__DATA LINES__.
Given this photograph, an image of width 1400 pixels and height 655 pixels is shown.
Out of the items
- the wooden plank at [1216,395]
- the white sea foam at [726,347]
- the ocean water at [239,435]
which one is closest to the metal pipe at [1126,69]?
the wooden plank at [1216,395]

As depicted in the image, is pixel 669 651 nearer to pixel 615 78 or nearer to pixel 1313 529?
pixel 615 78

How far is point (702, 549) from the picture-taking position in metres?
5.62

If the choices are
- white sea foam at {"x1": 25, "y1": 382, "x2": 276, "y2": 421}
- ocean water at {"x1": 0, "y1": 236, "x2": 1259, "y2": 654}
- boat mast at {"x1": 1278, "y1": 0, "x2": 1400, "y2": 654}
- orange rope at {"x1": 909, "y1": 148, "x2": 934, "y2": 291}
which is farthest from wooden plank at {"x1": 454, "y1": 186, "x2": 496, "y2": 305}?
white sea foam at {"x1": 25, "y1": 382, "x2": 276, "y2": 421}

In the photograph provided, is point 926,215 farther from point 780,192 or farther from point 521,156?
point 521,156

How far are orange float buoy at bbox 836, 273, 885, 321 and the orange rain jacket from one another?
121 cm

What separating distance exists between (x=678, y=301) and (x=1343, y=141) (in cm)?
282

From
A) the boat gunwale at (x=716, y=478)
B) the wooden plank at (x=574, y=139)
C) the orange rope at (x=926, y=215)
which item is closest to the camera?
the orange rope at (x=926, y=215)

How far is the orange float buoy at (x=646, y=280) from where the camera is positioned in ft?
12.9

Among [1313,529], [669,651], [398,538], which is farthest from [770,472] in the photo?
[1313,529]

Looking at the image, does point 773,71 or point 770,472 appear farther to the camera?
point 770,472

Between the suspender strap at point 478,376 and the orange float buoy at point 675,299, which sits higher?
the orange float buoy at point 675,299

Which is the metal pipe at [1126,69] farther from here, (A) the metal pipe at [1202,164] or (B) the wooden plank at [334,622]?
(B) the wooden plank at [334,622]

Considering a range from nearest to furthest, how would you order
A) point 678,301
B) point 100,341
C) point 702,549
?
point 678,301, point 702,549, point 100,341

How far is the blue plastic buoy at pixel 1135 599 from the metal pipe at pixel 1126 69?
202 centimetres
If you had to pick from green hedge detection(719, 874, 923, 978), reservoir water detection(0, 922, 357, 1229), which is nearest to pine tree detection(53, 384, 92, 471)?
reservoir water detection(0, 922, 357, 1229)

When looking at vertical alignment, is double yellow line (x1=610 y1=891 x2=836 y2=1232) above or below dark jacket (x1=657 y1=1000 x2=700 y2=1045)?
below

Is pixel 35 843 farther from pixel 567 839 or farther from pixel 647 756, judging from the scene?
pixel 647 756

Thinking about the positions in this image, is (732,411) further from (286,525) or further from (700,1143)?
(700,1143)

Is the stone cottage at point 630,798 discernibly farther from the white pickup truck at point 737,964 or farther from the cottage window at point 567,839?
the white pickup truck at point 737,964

__WORK TO DO__.
Please repeat the lines starting at the one containing "If you had to" and ending with the last line, changing "stone cottage" to "brick cottage" and leaving everything else as it is.

__FINISHED TASK__.
If you had to pick from green hedge detection(719, 874, 923, 978), reservoir water detection(0, 922, 357, 1229), which is nearest to pine tree detection(53, 384, 92, 471)?
reservoir water detection(0, 922, 357, 1229)

When looking at vertical alignment, is double yellow line (x1=610 y1=891 x2=836 y2=1232) above or below dark jacket (x1=657 y1=1000 x2=700 y2=1045)?
below

Is pixel 35 843 farther from pixel 567 839 or farther from pixel 647 756, judging from the scene?
pixel 647 756

Thinking about the positions in this image, is (732,411) further from (286,525) or further from (700,1143)?
(700,1143)

Is the brick cottage at point 630,798 discernibly farther from the white pickup truck at point 737,964 or farther from the cottage window at point 567,839?
the white pickup truck at point 737,964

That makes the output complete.